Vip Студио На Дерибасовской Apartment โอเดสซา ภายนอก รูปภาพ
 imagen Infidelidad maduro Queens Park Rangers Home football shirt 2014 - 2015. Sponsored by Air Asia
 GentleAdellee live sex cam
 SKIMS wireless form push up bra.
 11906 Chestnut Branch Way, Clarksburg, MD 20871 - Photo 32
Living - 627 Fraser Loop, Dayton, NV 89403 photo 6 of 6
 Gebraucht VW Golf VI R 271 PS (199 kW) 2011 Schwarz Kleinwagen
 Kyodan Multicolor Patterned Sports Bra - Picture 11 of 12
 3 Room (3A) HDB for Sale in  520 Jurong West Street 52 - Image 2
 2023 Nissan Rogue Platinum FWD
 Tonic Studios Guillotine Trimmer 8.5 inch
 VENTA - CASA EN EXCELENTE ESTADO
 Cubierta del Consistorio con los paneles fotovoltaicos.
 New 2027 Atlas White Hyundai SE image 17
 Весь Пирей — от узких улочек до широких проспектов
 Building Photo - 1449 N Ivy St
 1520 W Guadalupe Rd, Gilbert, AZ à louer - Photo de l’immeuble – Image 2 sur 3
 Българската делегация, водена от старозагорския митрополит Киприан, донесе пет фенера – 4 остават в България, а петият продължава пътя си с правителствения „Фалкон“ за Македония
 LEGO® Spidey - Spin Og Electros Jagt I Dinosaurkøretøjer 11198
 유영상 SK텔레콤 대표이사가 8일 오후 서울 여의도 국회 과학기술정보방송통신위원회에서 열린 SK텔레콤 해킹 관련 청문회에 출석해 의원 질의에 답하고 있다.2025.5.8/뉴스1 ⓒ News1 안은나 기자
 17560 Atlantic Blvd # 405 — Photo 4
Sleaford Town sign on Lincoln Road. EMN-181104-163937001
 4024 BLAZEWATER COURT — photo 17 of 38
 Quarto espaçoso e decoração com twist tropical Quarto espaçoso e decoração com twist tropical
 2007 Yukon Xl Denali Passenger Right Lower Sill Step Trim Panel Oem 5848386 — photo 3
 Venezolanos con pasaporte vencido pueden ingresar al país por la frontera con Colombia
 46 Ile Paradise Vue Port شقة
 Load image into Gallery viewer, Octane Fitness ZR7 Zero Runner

● ● ● ● ● ● ●

■ Exercise description ■
Begin at the first line of the material above. Transcribe each line exactly, ending with the line that contains "LEGO® Spidey - Spin".

■ Answer to the problem ■
Vip Студио На Дерибасовской Apartment โอเดสซา ภายนอก รูปภาพ
 imagen Infidelidad maduro Queens Park Rangers Home football shirt 2014 - 2015. Sponsored by Air Asia
 GentleAdellee live sex cam
 SKIMS wireless form push up bra.
 11906 Chestnut Branch Way, Clarksburg, MD 20871 - Photo 32
Living - 627 Fraser Loop, Dayton, NV 89403 photo 6 of 6
 Gebraucht VW Golf VI R 271 PS (199 kW) 2011 Schwarz Kleinwagen
 Kyodan Multicolor Patterned Sports Bra - Picture 11 of 12
 3 Room (3A) HDB for Sale in  520 Jurong West Street 52 - Image 2
 2023 Nissan Rogue Platinum FWD
 Tonic Studios Guillotine Trimmer 8.5 inch
 VENTA - CASA EN EXCELENTE ESTADO
 Cubierta del Consistorio con los paneles fotovoltaicos.
 New 2027 Atlas White Hyundai SE image 17
 Весь Пирей — от узких улочек до широких проспектов
 Building Photo - 1449 N Ivy St
 1520 W Guadalupe Rd, Gilbert, AZ à louer - Photo de l’immeuble – Image 2 sur 3
 Българската делегация, водена от старозагорския митрополит Киприан, донесе пет фенера – 4 остават в България, а петият продължава пътя си с правителствения „Фалкон“ за Македония
 LEGO® Spidey - Spin Og Electros Jagt I Dinosaurkøretøjer 11198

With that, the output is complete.